----- Entries
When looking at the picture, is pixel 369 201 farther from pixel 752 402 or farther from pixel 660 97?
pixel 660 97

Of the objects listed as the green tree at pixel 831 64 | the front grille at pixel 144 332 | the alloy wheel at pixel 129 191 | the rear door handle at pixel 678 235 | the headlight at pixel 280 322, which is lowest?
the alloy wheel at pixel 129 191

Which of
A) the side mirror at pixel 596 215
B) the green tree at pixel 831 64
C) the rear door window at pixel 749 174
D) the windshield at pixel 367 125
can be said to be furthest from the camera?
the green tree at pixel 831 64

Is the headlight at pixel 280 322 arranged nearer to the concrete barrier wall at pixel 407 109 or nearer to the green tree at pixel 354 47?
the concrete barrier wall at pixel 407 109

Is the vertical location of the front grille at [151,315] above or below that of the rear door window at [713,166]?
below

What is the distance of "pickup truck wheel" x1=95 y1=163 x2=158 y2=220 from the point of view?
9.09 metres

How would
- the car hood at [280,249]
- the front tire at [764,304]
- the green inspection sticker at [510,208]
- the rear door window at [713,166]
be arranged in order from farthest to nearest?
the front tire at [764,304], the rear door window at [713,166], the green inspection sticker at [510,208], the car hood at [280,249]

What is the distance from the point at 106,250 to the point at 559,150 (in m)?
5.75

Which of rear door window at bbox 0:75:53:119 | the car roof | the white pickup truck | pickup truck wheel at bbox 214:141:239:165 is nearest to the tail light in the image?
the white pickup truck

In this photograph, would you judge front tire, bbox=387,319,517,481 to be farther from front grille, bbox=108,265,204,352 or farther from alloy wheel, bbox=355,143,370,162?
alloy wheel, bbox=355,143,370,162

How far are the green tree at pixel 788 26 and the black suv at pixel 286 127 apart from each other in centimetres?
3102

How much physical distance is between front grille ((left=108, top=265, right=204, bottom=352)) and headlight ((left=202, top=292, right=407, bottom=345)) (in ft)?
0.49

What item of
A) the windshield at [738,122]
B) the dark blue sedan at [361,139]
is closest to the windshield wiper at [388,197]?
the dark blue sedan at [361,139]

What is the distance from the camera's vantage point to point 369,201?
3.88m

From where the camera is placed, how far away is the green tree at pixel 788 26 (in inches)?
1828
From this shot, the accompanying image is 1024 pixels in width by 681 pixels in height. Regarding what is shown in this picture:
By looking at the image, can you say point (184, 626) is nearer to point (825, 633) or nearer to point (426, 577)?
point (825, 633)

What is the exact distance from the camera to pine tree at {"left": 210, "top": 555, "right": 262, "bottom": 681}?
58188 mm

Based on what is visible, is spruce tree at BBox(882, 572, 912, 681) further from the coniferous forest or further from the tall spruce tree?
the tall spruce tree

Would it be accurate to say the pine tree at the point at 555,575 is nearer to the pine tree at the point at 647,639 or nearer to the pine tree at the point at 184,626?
----------
Aim of the exercise:
Rewrite all of the records above, substituting "headlamp" for every occurrence of "headlight" and leaving everything else unchanged.

The completed task:
When looking at the picture, is pixel 369 201 farther from pixel 752 402 or farther from pixel 660 97?
pixel 660 97

Of the objects listed as the green tree at pixel 831 64 | the front grille at pixel 144 332 | the alloy wheel at pixel 129 191 | the rear door handle at pixel 678 235 | the headlamp at pixel 280 322, which is lowest?
the alloy wheel at pixel 129 191

Which of
A) the side mirror at pixel 596 215
B) the green tree at pixel 831 64
C) the rear door window at pixel 749 174
D) the windshield at pixel 367 125
can be said to be furthest from the camera?
the green tree at pixel 831 64

Is the headlamp at pixel 280 322 arranged nearer to the concrete barrier wall at pixel 407 109 or nearer to the green tree at pixel 354 47?
the concrete barrier wall at pixel 407 109

Is the vertical location of the front grille at [151,315] above or below that of the rear door window at [713,166]?
below

What is the distance of "pickup truck wheel" x1=95 y1=163 x2=158 y2=220 from the point of view?
9.09 metres

How would
- the car hood at [280,249]
- the front tire at [764,304]
- the green inspection sticker at [510,208]
- the rear door window at [713,166]
be arranged in order from farthest to nearest?
the front tire at [764,304], the rear door window at [713,166], the green inspection sticker at [510,208], the car hood at [280,249]

What is the distance from the point at 106,250 to the point at 559,150 (in m)?
5.75

Which of rear door window at bbox 0:75:53:119 | the car roof | the white pickup truck | pickup truck wheel at bbox 214:141:239:165 is nearest to the tail light in the image?
the white pickup truck

In this photograph, would you judge front tire, bbox=387,319,517,481 to be farther from front grille, bbox=108,265,204,352 or farther from alloy wheel, bbox=355,143,370,162?
alloy wheel, bbox=355,143,370,162

How far are the green tree at pixel 788 26 and the black suv at pixel 286 127 apart from each other in centimetres?
3102

How much physical distance is between front grille ((left=108, top=265, right=204, bottom=352)) and headlamp ((left=202, top=292, right=407, bottom=345)) (in ft)?
0.49

What item of
A) the windshield at [738,122]
B) the dark blue sedan at [361,139]
is closest to the windshield wiper at [388,197]?
the dark blue sedan at [361,139]

What is the distance from the camera's vantage point to point 369,201?
3.88m

From where the camera is placed, how far away is the green tree at pixel 788 26 (in inches)?
1828
From this shot, the accompanying image is 1024 pixels in width by 681 pixels in height. Regarding what is shown in this picture:
By looking at the image, can you say point (184, 626) is nearer to point (825, 633) or nearer to point (426, 577)?
point (825, 633)

What is the exact distance from the camera to pine tree at {"left": 210, "top": 555, "right": 262, "bottom": 681}?
58188 mm

Based on what is visible, is spruce tree at BBox(882, 572, 912, 681) further from the coniferous forest or further from the tall spruce tree?
the tall spruce tree

Would it be accurate to say the pine tree at the point at 555,575 is nearer to the pine tree at the point at 647,639 or nearer to the pine tree at the point at 184,626?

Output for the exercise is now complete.